- What is expected -
Change "nearer" to "closer" throughout the stretch from the line containing "Taking a close" through the end of the material, leaving every other word as it stands. Reproduce only that stretch, and omit the pictures.

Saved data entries
● ● ●
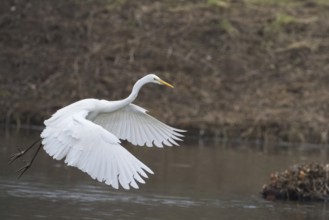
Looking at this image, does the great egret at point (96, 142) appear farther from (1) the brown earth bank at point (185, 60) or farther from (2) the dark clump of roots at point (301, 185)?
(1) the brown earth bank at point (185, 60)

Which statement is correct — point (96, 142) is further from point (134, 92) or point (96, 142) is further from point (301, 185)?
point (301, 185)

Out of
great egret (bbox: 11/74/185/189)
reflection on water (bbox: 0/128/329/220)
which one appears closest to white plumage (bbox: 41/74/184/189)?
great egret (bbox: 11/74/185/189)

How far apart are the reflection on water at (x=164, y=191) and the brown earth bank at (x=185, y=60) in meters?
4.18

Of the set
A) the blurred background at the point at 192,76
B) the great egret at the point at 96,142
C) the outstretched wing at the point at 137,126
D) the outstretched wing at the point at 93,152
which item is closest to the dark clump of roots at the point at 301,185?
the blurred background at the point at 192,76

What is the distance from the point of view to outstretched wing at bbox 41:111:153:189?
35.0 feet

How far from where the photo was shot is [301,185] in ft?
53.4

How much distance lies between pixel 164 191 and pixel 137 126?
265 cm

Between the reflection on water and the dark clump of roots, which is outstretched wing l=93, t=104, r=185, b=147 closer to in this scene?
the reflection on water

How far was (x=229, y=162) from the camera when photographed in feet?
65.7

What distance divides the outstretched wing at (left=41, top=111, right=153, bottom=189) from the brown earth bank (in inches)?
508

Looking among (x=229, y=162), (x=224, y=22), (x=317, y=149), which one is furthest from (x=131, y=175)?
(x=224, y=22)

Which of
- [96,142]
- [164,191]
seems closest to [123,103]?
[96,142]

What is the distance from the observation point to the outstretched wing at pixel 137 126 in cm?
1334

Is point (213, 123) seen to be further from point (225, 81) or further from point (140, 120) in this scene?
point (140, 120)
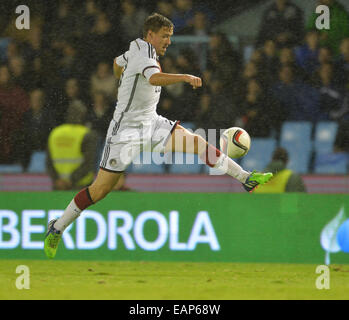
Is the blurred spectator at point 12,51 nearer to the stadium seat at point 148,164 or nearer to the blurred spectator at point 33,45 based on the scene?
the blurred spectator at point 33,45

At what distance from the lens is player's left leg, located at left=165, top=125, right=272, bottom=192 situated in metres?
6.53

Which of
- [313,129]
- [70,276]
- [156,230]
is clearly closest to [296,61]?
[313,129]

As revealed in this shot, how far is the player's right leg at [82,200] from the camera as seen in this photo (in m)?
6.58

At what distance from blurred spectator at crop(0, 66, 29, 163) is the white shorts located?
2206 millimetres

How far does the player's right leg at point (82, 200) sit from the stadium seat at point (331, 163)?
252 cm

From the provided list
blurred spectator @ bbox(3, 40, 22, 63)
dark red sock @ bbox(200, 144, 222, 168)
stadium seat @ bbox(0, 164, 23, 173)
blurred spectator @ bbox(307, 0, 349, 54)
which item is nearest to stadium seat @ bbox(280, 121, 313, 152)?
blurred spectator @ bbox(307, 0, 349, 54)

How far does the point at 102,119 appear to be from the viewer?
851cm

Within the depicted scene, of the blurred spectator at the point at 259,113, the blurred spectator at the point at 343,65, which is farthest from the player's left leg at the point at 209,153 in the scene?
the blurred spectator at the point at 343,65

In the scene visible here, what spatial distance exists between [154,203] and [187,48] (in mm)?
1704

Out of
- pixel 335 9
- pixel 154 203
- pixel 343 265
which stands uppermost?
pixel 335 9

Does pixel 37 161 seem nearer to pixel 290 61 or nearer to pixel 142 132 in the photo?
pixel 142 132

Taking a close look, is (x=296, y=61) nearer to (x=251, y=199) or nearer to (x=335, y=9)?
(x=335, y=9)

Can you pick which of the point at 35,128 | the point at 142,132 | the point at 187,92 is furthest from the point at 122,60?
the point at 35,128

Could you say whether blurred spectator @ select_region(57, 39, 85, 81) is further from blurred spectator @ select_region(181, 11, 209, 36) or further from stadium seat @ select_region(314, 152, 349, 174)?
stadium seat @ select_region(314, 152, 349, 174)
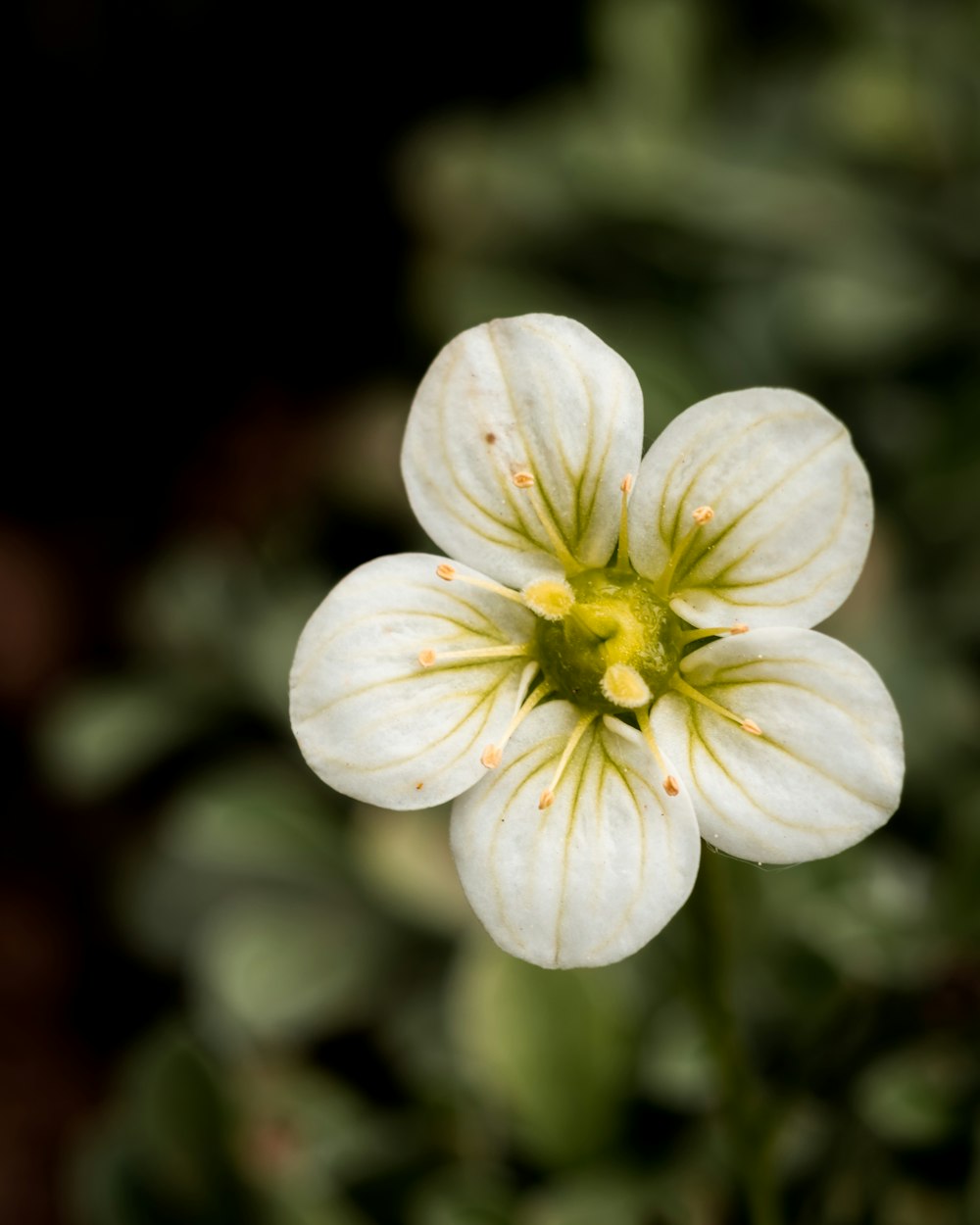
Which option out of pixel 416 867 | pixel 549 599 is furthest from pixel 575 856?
● ● ●
- Full output -
Taking a close look, is (x=296, y=61) closer to (x=251, y=199) or closer to (x=335, y=9)?
(x=335, y=9)

Can you pick which of the point at 35,128 | the point at 142,132 | the point at 187,92 is furthest from the point at 122,60?
the point at 35,128

Could you say whether blurred spectator @ select_region(57, 39, 85, 81) is further from blurred spectator @ select_region(181, 11, 209, 36) or further from stadium seat @ select_region(314, 152, 349, 174)?
stadium seat @ select_region(314, 152, 349, 174)
Which option out of pixel 416 867 | pixel 549 599 is furthest from pixel 575 856?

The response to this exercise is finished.